**WHAT IS EXPECTED**. Copy out every one of the entries below word for word, changing nothing.

Questions on scene geometry
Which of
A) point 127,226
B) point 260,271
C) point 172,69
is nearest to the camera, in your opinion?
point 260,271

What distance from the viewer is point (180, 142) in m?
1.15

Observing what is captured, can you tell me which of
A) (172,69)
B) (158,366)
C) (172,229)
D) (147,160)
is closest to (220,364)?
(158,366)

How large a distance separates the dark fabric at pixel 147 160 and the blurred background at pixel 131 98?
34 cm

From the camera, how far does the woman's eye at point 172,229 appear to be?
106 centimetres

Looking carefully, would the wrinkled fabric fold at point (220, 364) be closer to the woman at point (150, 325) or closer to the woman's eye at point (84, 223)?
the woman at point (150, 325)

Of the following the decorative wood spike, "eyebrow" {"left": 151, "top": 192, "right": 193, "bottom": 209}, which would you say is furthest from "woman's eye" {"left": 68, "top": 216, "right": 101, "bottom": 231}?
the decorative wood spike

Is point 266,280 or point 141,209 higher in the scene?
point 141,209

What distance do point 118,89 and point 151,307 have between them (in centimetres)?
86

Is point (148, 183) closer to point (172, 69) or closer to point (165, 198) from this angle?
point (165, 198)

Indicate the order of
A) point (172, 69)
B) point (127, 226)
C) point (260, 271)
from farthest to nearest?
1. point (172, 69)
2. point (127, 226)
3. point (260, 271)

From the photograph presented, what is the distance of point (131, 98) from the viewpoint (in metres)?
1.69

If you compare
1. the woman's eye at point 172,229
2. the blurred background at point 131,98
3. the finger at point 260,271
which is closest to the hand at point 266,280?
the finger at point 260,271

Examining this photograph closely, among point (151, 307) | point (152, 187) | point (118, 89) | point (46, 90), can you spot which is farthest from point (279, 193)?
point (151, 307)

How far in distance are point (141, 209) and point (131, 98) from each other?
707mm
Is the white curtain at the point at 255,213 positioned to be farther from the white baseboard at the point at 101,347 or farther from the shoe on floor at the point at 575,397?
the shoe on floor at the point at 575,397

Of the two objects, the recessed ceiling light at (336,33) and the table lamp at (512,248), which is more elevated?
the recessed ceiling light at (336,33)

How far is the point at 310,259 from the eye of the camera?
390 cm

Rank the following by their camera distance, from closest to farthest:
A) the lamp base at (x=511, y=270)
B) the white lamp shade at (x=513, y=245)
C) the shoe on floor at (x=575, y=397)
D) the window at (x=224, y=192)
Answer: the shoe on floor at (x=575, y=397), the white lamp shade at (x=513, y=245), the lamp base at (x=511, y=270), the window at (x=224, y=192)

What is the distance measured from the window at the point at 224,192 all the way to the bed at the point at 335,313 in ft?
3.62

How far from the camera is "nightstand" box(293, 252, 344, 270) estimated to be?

**OUTPUT FOR THIS TASK**.
Which of
A) point 127,226
B) point 260,271
C) point 172,69
is nearest to the camera, in your opinion?
point 260,271

What distance from the viewer is point (180, 142) in m?
1.15

Observing what is captured, can you tell me which of
A) (172,69)
B) (158,366)
C) (172,229)
D) (147,160)
is closest to (220,364)?
(158,366)

How large a distance separates the dark fabric at pixel 147 160 and the blurred background at pixel 131 98?
34 cm

From the camera, how far does the woman's eye at point 172,229 appear to be?
106 centimetres

Looking carefully, would the wrinkled fabric fold at point (220, 364) be closer to the woman at point (150, 325) or closer to the woman's eye at point (84, 223)?
the woman at point (150, 325)

Of the following the decorative wood spike, "eyebrow" {"left": 151, "top": 192, "right": 193, "bottom": 209}, which would you say is furthest from "woman's eye" {"left": 68, "top": 216, "right": 101, "bottom": 231}?
the decorative wood spike

Is point 266,280 or point 141,209 higher in the scene?
point 141,209

What distance do point 118,89 and point 151,307 have between them (in centimetres)?
86

Is point (148, 183) closer to point (172, 69) or closer to point (165, 198) from this angle?
point (165, 198)

Indicate the order of
A) point (172, 69)
B) point (127, 226)
C) point (260, 271)
from farthest to nearest?
1. point (172, 69)
2. point (127, 226)
3. point (260, 271)

From the photograph presented, what is the distance of point (131, 98) from the viewpoint (in metres)?
1.69

If you compare
1. the woman's eye at point 172,229
2. the blurred background at point 131,98
3. the finger at point 260,271
which is closest to the hand at point 266,280?
the finger at point 260,271

Examining this photograph closely, among point (151, 307) | point (152, 187) | point (118, 89) | point (46, 90), can you spot which is farthest from point (279, 193)?
point (151, 307)

How far in distance are point (141, 209) and point (131, 98) from each other?
707mm
Is the white curtain at the point at 255,213 positioned to be farther from the white baseboard at the point at 101,347 or farther from the shoe on floor at the point at 575,397?
the shoe on floor at the point at 575,397

Of the two objects, the recessed ceiling light at (336,33) and the table lamp at (512,248), which is more elevated?
the recessed ceiling light at (336,33)

How far is the point at 310,259 from the eye of the camera?
390 cm

Rank the following by their camera distance, from closest to farthest:
A) the lamp base at (x=511, y=270)
B) the white lamp shade at (x=513, y=245)
C) the shoe on floor at (x=575, y=397)
D) the window at (x=224, y=192)
Answer: the shoe on floor at (x=575, y=397), the white lamp shade at (x=513, y=245), the lamp base at (x=511, y=270), the window at (x=224, y=192)

What is the distance measured from the window at the point at 224,192 all the way to the bed at the point at 335,313 in ft?
3.62

How far from the camera is "nightstand" box(293, 252, 344, 270) estimated to be?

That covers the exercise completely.